When loading a gptbigcode model that has been quantized with gptq the loading fails and prints this stacktrace:

  File "/home/develop/.local/lib/python3.11/site-packages/vllm/model_executor/models/gpt_bigcode.py", line 356, in load_weights
    weight_loader(param, loaded_weight)
  File "/home/develop/.local/lib/python3.11/site-packages/vllm/model_executor/layers/linear.py", line 779, in weight_loader_v2
    self._load_fused_module_from_checkpoint(param, loaded_weight)
  File "/home/develop/.local/lib/python3.11/site-packages/vllm/model_executor/layers/linear.py", line 762, in _load_fused_module_from_checkpoint
    loaded_weight_shard = loaded_weight.narrow(param.output_dim,

The problem is that the marlin kernel is used ("The model is convertible to gptq_marlin during runtime. Using gptq_marlin kernel." appears in the log) and this kernel is using vLLMParameters since https://github.com/vllm-project/vllm/pull/7281.

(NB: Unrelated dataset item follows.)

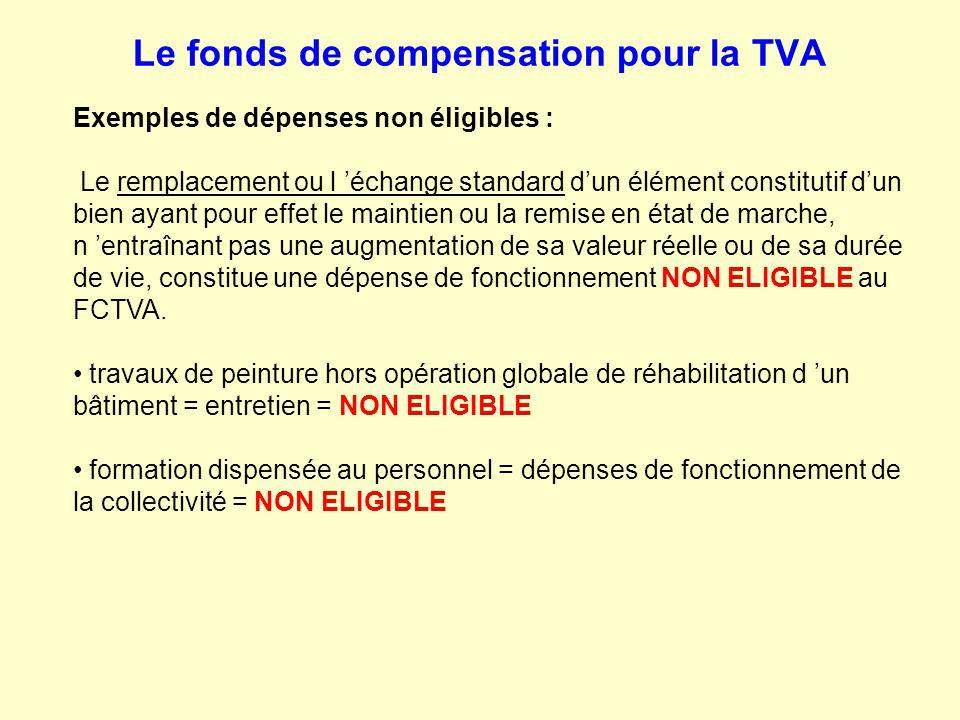 Le fonds de compensation pour la TVA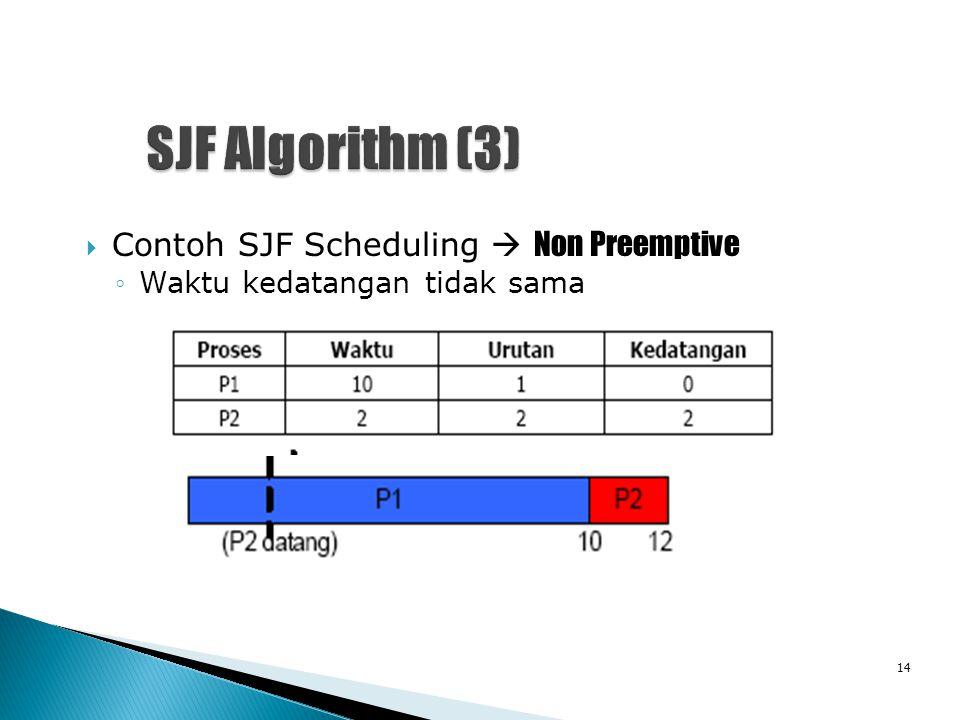  Contoh SJF Scheduling  Non Preemptive ◦Waktu kedatangan tidak sama 14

Forcing the use of qptq instead of marlin with --quantization gptq allows us to load and run the model correctly because the equivalent change in GPTQ hasn't been merged yet (https://github.com/vllm-project/vllm/pull/7976). But someone else in our team tested this PR and got similar results.

The first parameter that fails to be loaded is transformer.h.0.attn.c_attn.g_idx

I've tried adding

elif type(param) is RowvLLMParameter:
    param.load_merged_column_weight(loaded_weight=loaded_weight)
    return

in QKVParallelLinear.weight_loader_v2() and that makes the problem go away, but I suspect that this isn't the correct fix. I'd appreciate some guidance on this to open a proper PR for this problem.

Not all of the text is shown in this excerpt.